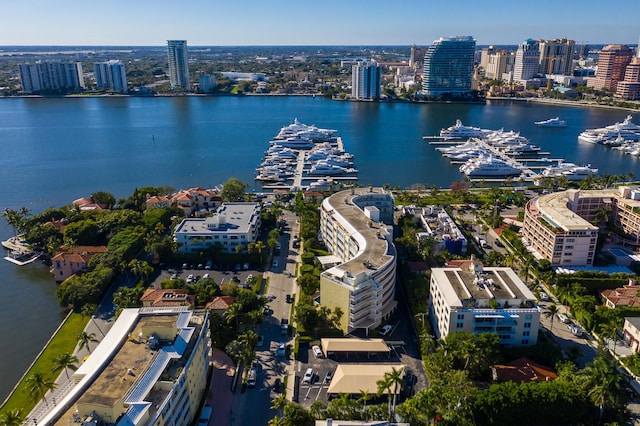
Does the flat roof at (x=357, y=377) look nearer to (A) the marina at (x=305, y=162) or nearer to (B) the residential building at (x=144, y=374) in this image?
(B) the residential building at (x=144, y=374)

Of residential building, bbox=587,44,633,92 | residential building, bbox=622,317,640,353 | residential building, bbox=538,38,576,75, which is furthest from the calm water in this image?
residential building, bbox=538,38,576,75

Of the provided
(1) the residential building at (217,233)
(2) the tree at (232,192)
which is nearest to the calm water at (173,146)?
(1) the residential building at (217,233)

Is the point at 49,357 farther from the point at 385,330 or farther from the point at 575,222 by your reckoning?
the point at 575,222

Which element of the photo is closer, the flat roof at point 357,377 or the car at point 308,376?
the flat roof at point 357,377

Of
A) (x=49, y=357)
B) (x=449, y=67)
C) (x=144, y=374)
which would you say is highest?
(x=449, y=67)

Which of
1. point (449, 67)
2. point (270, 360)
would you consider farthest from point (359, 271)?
point (449, 67)

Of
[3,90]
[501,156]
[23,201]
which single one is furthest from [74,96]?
[501,156]

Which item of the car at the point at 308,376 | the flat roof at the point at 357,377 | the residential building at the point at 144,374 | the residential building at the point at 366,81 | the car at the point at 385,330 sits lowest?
the car at the point at 308,376
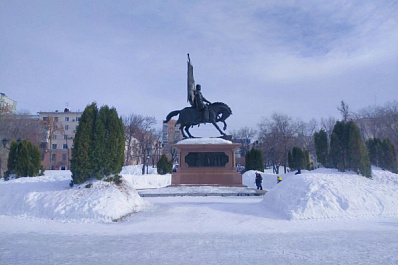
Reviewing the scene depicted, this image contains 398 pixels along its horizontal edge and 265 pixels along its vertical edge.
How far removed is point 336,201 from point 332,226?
1.80m

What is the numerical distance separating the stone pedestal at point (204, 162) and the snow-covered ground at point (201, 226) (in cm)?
826

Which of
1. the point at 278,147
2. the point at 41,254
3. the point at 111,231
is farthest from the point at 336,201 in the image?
the point at 278,147

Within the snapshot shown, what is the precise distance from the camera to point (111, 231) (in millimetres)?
7496

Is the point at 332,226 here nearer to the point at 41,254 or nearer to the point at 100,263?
the point at 100,263

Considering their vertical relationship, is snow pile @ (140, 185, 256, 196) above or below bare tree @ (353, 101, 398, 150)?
below

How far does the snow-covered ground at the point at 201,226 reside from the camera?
17.5 feet

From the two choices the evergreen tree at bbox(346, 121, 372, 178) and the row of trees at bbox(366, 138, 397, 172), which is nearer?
the evergreen tree at bbox(346, 121, 372, 178)

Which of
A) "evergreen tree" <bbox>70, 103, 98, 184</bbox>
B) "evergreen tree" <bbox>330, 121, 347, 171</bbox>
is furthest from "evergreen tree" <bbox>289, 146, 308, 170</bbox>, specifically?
"evergreen tree" <bbox>70, 103, 98, 184</bbox>

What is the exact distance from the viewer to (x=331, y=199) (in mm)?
9367

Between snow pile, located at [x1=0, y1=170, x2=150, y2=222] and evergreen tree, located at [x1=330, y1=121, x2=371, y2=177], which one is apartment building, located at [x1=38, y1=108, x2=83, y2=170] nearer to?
snow pile, located at [x1=0, y1=170, x2=150, y2=222]

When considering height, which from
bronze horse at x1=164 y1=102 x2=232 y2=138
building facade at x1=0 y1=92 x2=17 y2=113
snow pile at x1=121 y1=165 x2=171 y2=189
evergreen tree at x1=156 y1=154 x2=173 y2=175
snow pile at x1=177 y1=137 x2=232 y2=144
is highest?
building facade at x1=0 y1=92 x2=17 y2=113

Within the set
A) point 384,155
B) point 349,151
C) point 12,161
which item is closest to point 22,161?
point 12,161

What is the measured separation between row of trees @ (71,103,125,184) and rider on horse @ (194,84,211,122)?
10.2 meters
----------
What the exercise asks: Locate "Within the snapshot" in the data above. Then repeat, exactly, its line and each line after it through the last, adding nothing.

Answer to this task:
Within the snapshot shown, what is the precise distance from the camera to point (111, 231) (in millimetres)?
7496

Is the point at 332,226 here nearer to the point at 41,254 or nearer to the point at 100,263?
the point at 100,263

Considering their vertical relationship, is snow pile @ (140, 185, 256, 196) above or below bare tree @ (353, 101, 398, 150)?
below

How far does the snow-covered ground at the point at 201,226 reside from the camera?
17.5 feet

From the two choices the evergreen tree at bbox(346, 121, 372, 178) and the row of trees at bbox(366, 138, 397, 172), which is nearer?
the evergreen tree at bbox(346, 121, 372, 178)

Which of
A) "evergreen tree" <bbox>70, 103, 98, 184</bbox>
B) "evergreen tree" <bbox>330, 121, 347, 171</bbox>
is furthest from "evergreen tree" <bbox>289, 146, 308, 170</bbox>, specifically?
"evergreen tree" <bbox>70, 103, 98, 184</bbox>

What is the exact distance from the viewer to (x=331, y=199) (in mm)?
9367

Between snow pile, located at [x1=0, y1=170, x2=150, y2=222] and evergreen tree, located at [x1=330, y1=121, x2=371, y2=177], which one is apartment building, located at [x1=38, y1=108, x2=83, y2=170] nearer to?
snow pile, located at [x1=0, y1=170, x2=150, y2=222]

When considering height, which from
bronze horse at x1=164 y1=102 x2=232 y2=138
building facade at x1=0 y1=92 x2=17 y2=113
snow pile at x1=121 y1=165 x2=171 y2=189
evergreen tree at x1=156 y1=154 x2=173 y2=175
snow pile at x1=177 y1=137 x2=232 y2=144
is highest?
building facade at x1=0 y1=92 x2=17 y2=113

Within the set
A) point 384,155
B) point 349,151
C) point 12,161
which item is closest to point 22,161?
point 12,161

What is the measured separation between row of trees @ (71,103,125,184) and rider on horse @ (194,84,211,122)?
10.2 meters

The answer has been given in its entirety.